*** ENTRIES SUPPLIED
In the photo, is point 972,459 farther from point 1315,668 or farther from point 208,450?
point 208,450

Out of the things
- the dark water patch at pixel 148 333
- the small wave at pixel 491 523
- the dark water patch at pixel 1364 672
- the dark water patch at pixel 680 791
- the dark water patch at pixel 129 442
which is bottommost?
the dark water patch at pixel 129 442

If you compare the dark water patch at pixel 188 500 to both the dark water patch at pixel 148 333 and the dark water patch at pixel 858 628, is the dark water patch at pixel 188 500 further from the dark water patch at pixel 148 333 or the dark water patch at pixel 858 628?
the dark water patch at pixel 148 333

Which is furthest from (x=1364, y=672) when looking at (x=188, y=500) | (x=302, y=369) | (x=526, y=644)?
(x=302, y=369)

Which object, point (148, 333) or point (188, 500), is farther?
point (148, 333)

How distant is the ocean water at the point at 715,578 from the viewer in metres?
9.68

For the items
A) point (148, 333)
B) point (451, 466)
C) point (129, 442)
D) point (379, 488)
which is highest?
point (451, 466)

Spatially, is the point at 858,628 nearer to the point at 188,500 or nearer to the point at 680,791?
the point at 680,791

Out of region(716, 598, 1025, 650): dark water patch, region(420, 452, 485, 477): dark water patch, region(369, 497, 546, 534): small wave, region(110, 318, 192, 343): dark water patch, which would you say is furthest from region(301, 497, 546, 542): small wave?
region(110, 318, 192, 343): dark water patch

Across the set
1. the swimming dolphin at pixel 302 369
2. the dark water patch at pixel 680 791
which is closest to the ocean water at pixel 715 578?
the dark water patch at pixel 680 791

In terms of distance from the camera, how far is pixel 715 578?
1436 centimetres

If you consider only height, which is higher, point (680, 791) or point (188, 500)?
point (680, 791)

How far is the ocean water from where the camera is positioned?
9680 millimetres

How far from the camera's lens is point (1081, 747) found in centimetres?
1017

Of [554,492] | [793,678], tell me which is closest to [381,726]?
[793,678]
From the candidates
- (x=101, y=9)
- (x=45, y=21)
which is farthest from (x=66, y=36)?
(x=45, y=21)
******
# WHAT THE TASK ASKS
Repeat the records above in full, character for character.

# TASK SOLUTION
In the photo, is point 972,459 farther from point 1315,668 or farther from point 208,450?
point 208,450

Out of the things
- the dark water patch at pixel 148 333
- the small wave at pixel 491 523
- the dark water patch at pixel 1364 672
- the dark water patch at pixel 680 791
- the dark water patch at pixel 129 442
which is bottommost?
the dark water patch at pixel 129 442

If you compare the dark water patch at pixel 188 500 to both the dark water patch at pixel 148 333 and the dark water patch at pixel 858 628, is the dark water patch at pixel 188 500 further from the dark water patch at pixel 148 333 or the dark water patch at pixel 858 628?
the dark water patch at pixel 148 333

Which is furthest from (x=1364, y=672) when looking at (x=188, y=500) | (x=302, y=369) | (x=526, y=644)?
(x=302, y=369)

Which object, point (148, 333) or point (188, 500), is farther?
point (148, 333)

How distant is the ocean water at the point at 715,578 from the viewer in metres?
9.68

For the items
A) point (148, 333)
B) point (451, 466)
C) point (129, 442)
D) point (379, 488)
which is highest?
point (451, 466)

Spatially, is the point at 858,628 nearer to the point at 188,500 or nearer to the point at 680,791?
the point at 680,791

Out of region(716, 598, 1025, 650): dark water patch, region(420, 452, 485, 477): dark water patch, region(369, 497, 546, 534): small wave, region(110, 318, 192, 343): dark water patch, which would you say is furthest from region(301, 497, 546, 542): small wave?
region(110, 318, 192, 343): dark water patch

Across the set
1. the swimming dolphin at pixel 302 369
2. the dark water patch at pixel 680 791
which is closest to the ocean water at pixel 715 578?
the dark water patch at pixel 680 791

In terms of distance from the camera, how far is pixel 715 578?
1436 centimetres

If you consider only height, which is higher, point (680, 791) or point (188, 500)?
point (680, 791)

How far is the ocean water from where the camera is positioned?
9680 millimetres

How far from the camera's lens is point (1081, 747) found in centimetres?
1017

Of [554,492] | [793,678], tell me which is closest to [381,726]?
[793,678]
From the candidates
- (x=101, y=9)
- (x=45, y=21)
which is farthest from (x=66, y=36)?
(x=45, y=21)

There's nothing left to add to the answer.